4th Minister of Foreign Affairs of Cameroon
- In office 25 May 1965 – 28 July 1966
- President: Ahmadou Ahidjo
- Preceded by: Benoît Balla
- Succeeded by: Benoît Bindzi

Minister of Finance
- In office 28 July 1966 – 15 January 1968
- President: Ahmadou Ahidjo
- Preceded by: Victor Kanga
- Succeeded by: Bernard Bidias à Ngon

Minister of Foreign Affairs of Cameroon
- In office 15 January 1968 – 12 June 1970
- President: Ahmadou Ahidjo
- Preceded by: Benoît Bindzi
- Succeeded by: Raymond N'Thepe

Personal details
- Born: February 14, 1932 Meyomessala, French Cameroon
- Died: August 12, 2002 (aged 70) Meyomessala, Cameroon
- Occupation: Diplomat, politician

= Simon Nko'o Etoungou =

Cameroonian diplomat and politician (1932–2002)

Simon Nko'o Etoungou (14 February 1932 – 12 August 2002) was a Cameroonian diplomat and politician who served multiple terms as the Minister of Foreign Affairs and as the Minister of Finance under President Ahmadou Ahidjo during the early post-independence era of the Republic of Cameroon.

== Early career and diplomatic appointments ==
Nko'o Etoungou was born on 14 February 1932 in Meyomessala, located in the South Region of French Cameroon.
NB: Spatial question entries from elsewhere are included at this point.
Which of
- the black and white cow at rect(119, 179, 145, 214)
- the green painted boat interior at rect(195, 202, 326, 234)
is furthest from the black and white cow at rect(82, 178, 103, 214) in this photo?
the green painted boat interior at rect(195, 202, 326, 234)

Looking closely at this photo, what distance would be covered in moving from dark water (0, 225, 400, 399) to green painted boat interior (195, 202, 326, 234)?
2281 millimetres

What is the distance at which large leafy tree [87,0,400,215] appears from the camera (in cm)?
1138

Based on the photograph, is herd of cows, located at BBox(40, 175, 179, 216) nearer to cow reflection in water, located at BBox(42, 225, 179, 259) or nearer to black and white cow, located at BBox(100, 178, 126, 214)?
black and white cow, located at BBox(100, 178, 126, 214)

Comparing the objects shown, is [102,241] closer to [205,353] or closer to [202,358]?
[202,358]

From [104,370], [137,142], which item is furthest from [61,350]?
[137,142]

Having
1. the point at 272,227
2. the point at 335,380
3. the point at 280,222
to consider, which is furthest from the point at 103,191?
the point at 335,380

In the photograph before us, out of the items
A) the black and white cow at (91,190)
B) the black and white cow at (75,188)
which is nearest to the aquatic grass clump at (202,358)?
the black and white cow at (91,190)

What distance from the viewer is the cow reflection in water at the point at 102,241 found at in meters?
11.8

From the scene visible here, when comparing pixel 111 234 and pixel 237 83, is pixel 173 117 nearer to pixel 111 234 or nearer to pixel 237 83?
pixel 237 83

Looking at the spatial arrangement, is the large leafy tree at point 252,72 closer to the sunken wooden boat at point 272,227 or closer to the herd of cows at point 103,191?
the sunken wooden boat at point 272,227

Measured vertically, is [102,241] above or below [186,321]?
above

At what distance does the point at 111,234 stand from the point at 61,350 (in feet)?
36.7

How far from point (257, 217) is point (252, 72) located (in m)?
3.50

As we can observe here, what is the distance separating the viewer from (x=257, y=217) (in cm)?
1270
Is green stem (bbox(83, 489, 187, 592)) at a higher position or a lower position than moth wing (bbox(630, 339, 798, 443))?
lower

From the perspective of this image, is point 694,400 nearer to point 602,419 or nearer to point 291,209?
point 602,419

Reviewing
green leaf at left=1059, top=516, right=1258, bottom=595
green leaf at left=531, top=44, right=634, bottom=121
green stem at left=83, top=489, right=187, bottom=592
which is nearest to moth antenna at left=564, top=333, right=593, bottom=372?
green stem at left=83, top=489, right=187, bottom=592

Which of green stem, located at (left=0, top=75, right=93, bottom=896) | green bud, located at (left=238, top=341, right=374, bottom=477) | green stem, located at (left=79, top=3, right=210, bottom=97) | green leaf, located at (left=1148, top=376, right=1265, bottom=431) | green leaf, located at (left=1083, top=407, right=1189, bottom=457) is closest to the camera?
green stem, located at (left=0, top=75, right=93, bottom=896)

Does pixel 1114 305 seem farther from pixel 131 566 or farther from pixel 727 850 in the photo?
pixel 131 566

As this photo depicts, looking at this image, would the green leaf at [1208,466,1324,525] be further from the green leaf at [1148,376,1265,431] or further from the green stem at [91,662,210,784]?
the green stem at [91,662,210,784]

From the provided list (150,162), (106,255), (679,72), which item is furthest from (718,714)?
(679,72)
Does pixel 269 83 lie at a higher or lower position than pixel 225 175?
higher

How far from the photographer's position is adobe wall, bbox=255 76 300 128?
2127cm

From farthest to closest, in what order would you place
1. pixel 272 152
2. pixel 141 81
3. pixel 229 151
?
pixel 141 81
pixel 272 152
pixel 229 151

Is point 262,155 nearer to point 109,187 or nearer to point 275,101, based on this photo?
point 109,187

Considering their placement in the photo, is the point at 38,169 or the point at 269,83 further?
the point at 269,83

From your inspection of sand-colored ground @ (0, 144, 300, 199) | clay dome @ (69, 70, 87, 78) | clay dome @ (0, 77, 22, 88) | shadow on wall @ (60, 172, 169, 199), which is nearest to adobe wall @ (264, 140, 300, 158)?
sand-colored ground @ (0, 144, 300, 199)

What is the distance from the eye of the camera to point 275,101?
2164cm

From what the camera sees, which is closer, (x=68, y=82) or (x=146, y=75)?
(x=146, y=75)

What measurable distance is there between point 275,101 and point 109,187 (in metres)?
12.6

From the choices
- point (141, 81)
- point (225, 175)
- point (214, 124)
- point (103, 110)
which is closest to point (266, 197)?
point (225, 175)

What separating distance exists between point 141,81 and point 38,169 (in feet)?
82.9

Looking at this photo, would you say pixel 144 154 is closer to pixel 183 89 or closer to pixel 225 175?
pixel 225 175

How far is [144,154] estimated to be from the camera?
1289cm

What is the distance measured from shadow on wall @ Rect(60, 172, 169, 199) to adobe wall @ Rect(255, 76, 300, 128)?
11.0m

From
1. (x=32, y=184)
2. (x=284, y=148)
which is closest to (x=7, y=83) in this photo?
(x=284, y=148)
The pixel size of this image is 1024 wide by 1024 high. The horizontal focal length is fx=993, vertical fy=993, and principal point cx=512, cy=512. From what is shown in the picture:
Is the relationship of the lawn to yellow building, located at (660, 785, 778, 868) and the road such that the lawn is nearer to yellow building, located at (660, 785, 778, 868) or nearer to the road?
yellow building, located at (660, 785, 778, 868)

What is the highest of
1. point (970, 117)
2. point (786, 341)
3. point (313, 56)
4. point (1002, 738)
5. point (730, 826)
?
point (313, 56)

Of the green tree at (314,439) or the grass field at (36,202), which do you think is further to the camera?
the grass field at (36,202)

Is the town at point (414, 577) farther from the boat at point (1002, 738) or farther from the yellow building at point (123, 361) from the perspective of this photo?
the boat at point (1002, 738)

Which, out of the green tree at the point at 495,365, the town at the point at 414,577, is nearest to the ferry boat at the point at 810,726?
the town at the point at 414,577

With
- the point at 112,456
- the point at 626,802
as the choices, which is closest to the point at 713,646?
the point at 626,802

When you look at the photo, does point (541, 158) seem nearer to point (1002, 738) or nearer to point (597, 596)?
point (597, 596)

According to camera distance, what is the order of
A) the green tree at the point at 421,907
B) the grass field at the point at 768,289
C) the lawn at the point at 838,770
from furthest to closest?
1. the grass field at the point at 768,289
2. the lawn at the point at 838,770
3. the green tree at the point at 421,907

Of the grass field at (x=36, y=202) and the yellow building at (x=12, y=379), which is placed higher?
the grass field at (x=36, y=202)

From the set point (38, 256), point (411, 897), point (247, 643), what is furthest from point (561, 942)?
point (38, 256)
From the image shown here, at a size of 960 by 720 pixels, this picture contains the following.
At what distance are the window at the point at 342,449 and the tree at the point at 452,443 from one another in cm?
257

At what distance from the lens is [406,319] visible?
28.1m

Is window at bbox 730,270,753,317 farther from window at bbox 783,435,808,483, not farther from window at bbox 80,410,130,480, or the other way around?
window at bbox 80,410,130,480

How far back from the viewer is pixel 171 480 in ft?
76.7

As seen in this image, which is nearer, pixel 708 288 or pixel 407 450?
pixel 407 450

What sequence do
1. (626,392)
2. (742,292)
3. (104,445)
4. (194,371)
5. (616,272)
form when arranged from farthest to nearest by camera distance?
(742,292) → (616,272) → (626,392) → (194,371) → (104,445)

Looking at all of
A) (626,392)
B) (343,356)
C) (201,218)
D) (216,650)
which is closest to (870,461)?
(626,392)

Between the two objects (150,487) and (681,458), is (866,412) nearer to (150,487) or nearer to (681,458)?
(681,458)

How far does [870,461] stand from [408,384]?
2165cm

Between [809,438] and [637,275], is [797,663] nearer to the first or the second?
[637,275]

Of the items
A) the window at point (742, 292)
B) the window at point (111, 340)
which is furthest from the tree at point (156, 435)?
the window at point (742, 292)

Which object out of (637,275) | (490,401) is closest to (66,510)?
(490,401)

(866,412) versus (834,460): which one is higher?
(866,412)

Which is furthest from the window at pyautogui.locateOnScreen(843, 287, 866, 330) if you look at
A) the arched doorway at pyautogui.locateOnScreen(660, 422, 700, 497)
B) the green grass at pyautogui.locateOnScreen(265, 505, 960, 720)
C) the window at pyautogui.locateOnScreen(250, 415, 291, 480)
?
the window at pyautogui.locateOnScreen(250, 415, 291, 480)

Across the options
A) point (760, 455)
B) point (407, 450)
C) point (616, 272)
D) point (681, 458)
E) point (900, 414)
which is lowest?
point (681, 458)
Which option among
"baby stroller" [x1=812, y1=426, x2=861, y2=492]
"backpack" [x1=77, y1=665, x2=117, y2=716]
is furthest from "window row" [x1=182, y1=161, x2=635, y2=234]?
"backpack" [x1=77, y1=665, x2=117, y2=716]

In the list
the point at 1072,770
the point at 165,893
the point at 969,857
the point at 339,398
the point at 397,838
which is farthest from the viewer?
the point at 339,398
Following the independence of Cameroon and the establishment of formal diplomatic relations with foreign powers, he entered the diplomatic corps.

In 1964, he was appointed as the Ambassador Extraordinary and Plenipotentiary of the Republic of Cameroon to the Soviet Union, serving as the mission head in Moscow from 1964 until late 1965. He was succeeded in the Moscow posting by Aimé-Raymond N'Thepe.

== Political career ==

=== First term as Minister of Foreign Affairs (1965–1966) ===
On 25 May 1965, President Ahmadou Ahidjo recalled Nko'o Etoungou from Moscow to join the national cabinet, appointing him as the 4th Minister of Foreign Affairs. He held this position until a government restructuring on 28 July 1966, where he was succeeded by Benoît Bindzi.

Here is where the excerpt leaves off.